The conductor, who will be 80 years old in 2021 and “has been our teacher for fifty years,” as noted by Philharmonic board member Daniel Froschauer, will closely accompany the Philharmonic next season. When the decision was made to re-entrust the New Year’s concert to him, of course there was no talk of the corona virus. Now he lives alone in the hotel, the streets around are empty, sometimes it feels like a horror movie, Muti admitted.
And it is strange to play this music, which in its “joy and nostalgia” should be understood as an immediate gift to the public, in front of an empty room. “The ‘fast Polka’ is like a fast train arriving at a train station. You expect someone to wait for you and react ”. But the orchestra knows “that we are connected to millions of people around the world. We send them La Speranza, hope ”.
Strict safety rules
The orchestra works with a strict daily testing strategy, FFP2 masks are always used off stage, in addition to the detailed prevention concept of Musikverein and ORF.

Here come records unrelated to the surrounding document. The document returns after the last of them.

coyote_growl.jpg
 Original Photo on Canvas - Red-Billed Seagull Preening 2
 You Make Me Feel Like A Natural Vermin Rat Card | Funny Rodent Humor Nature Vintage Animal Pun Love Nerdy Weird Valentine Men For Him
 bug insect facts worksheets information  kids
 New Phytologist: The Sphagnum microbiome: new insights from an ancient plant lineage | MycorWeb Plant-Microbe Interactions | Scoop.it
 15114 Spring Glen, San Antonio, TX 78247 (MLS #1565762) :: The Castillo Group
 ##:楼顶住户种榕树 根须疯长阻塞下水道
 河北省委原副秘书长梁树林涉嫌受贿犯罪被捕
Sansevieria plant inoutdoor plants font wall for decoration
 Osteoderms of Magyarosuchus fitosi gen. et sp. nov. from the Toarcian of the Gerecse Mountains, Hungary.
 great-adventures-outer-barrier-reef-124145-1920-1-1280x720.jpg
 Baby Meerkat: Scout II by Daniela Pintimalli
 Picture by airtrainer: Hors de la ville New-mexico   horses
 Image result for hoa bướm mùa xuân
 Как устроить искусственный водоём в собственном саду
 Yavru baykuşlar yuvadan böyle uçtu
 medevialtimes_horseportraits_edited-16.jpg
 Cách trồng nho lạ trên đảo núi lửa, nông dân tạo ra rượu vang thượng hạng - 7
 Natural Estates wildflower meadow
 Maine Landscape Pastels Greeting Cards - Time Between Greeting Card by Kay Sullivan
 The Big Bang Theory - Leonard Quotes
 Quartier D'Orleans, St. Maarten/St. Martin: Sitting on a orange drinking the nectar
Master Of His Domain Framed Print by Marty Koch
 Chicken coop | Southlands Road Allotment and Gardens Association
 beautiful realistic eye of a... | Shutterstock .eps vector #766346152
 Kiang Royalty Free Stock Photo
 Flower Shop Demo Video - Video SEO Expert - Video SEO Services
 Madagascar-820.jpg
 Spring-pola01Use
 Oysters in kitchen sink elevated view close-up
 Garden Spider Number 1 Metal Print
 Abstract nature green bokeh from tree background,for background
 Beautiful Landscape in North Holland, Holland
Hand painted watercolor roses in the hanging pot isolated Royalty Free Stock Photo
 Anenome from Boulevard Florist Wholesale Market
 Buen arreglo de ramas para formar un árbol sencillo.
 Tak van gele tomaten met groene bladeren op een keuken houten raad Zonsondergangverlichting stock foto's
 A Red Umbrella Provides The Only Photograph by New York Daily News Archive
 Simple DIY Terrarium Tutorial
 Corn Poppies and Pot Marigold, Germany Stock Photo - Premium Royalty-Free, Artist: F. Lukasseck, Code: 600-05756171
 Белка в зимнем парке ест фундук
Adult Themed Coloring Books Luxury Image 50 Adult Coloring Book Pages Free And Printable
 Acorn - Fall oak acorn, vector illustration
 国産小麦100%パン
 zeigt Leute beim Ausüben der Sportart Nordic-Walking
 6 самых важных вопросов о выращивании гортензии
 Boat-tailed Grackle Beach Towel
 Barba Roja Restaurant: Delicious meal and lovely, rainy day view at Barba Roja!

ORF Director General Alexander Wrabetz: “I am grateful on behalf of the millions of viewers who will receive this strong signal of hope. Cultural events cannot take place in so many countries. So it is much better that the hearts of music lovers around the world are lit from Vienna and with this quality. “
Image Director Henning Kasten is the master of the 14 cameras in the Golden Room.
Interactive applause
With an interactive applause project, the ORF will also collect and bring in applause donations from spectators around the world (www.mynewyearsconcert.com). This time Burgenland with its natural and cultural history, as well as its musical legacy around Haydn and Liszt, is honored in the breakout film.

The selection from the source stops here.